01.11.2017

Diakoniestiftung überreicht Gipfelsturm-Erlös - 10.000 Euro unterstützten Cafe Mandela

Große Freude bei der symbolischen Spendenübergabe (vlnr): Johannes Andrews, Karin Jabs-Kiesler, Hubert Reise und Hinrich Haake.  Foto: Ralf Baalmann/Diakonie Osnabrück

Große Freude bei der symbolischen Spendenübergabe (vlnr): Johannes Andrews, Karin Jabs-Kiesler, Hubert Reise und Hinrich Haake. Foto: Ralf Baalmann/Diakonie Osnabrück

Osnabrück. Der Benefizlauf der Diakoniestiftung vom Marktplatz zum Piesberg hat in seiner siebten Auflage einen Spendenerlös von 10.000 Euro eingebracht. In diesem Jahr kommen die Sponsoren- und Spendenmittel dem Cafe Mandela, einem Projekt der Migrationsarbeit des Diakonischen Werkes in Stadt und Landkreis Osnabrück zugute.
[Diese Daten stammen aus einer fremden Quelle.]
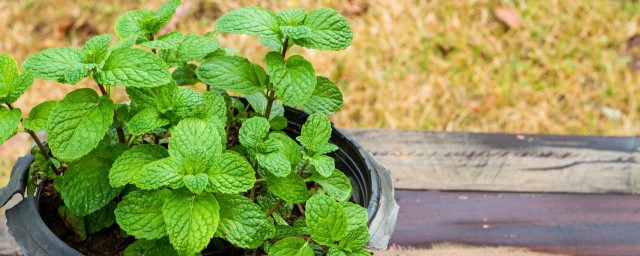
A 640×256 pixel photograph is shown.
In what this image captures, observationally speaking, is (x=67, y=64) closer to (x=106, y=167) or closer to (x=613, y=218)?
(x=106, y=167)

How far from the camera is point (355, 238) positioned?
0.70 metres

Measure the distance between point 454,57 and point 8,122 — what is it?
1496 millimetres

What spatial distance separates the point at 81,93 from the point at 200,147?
0.15m

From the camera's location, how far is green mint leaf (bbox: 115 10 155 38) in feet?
2.60

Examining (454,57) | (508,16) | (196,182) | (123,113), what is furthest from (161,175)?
(508,16)

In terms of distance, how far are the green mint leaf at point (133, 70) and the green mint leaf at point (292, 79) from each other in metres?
0.12

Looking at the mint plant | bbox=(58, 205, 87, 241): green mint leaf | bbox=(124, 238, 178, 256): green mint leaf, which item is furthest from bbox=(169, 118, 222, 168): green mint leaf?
bbox=(58, 205, 87, 241): green mint leaf

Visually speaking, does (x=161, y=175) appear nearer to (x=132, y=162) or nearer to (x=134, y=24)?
(x=132, y=162)

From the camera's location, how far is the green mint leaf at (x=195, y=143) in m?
0.68

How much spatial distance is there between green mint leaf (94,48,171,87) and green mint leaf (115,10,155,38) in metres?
0.08

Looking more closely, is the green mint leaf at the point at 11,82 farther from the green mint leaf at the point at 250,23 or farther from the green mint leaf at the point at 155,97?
the green mint leaf at the point at 250,23

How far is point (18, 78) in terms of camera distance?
0.75 metres

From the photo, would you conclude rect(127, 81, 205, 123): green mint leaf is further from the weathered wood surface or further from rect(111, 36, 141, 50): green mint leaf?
the weathered wood surface

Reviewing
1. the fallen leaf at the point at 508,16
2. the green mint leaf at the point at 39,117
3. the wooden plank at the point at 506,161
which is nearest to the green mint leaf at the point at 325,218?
the green mint leaf at the point at 39,117
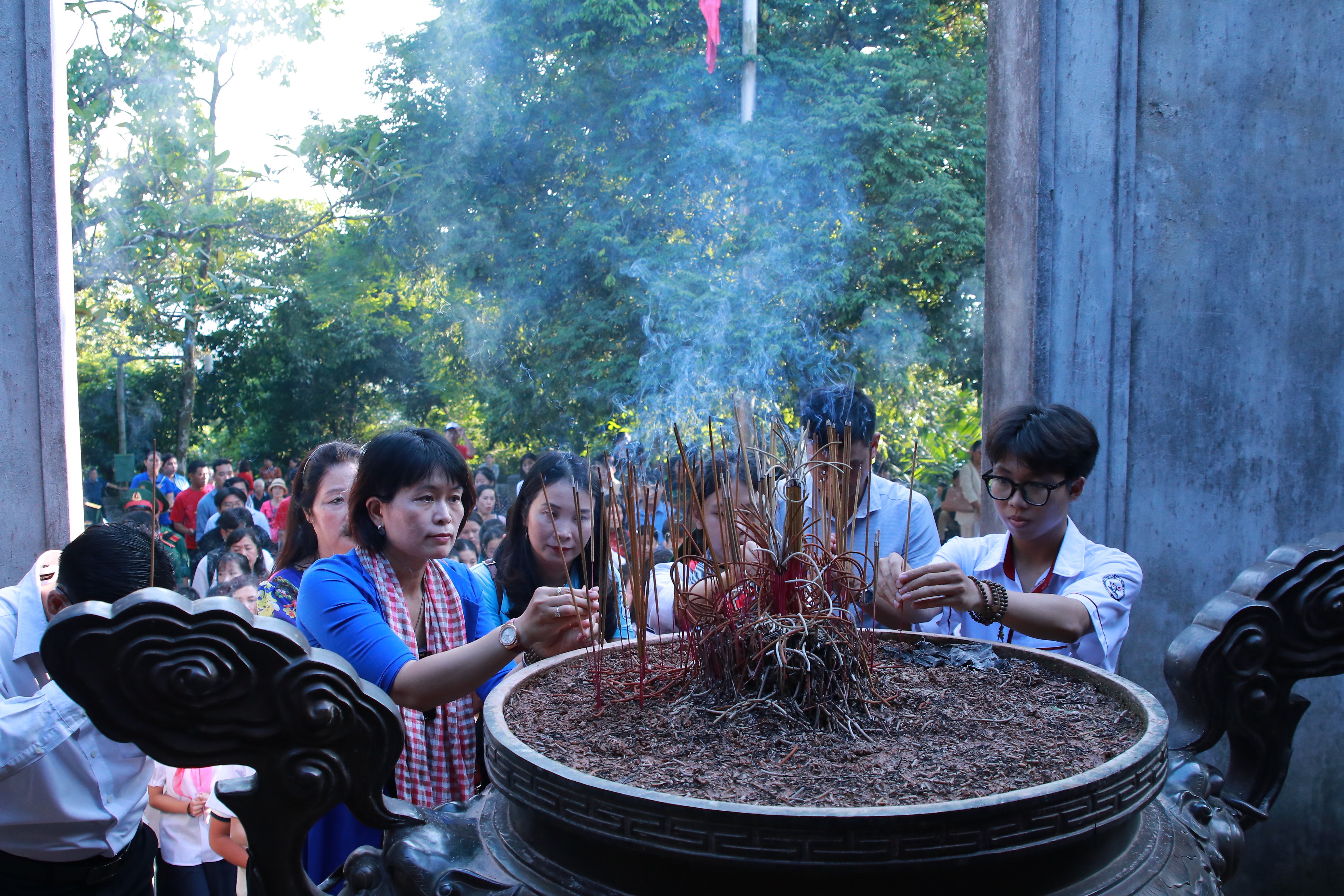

Das Café Mandela lädt im Rosenplatz-Quartier zu Begegnung, Beratung und Austausch ein. Im Rahmen eines Pilotprojektes konnte hier ein Treffpunkt geschaffen werden, der geflüchtete Menschen und Einheimische zusammenbringt. Die hauptamtlichen Mitarbeiter der Diakonie bieten für Flüchtlinge Beratung und Unterstützung in allen lebenspraktischen Belangen an - einschließlich einer rechtlichen Auskunft in migrations- und sozialrechtlichen Fragen. Unterstützt werden sie dabei von ehrenamtlichen Helfern, die tatkräftig mit anpacken und auf die geflüchteten Menschen zugehen.

„Das Geld hilft uns sehr, diesen Begegnungsraum zu gestalten  – ohne Spenden könnten wir viele  unserer Angebote nicht finanzieren“, freute sich Einrichtungsleiter Hubert Reise bei der symbolischen Scheckübergabe durch  Karin Jabs-Kiesler als Vorsitzende der Diakoniestiftung, Geschäftsführer Johannes Andrews und Kuratoriumsmitglied und Diakonie-Geschäftsführer Hinrich Haake vor der Marienkirche, dem Startpunkt jeden Laufes.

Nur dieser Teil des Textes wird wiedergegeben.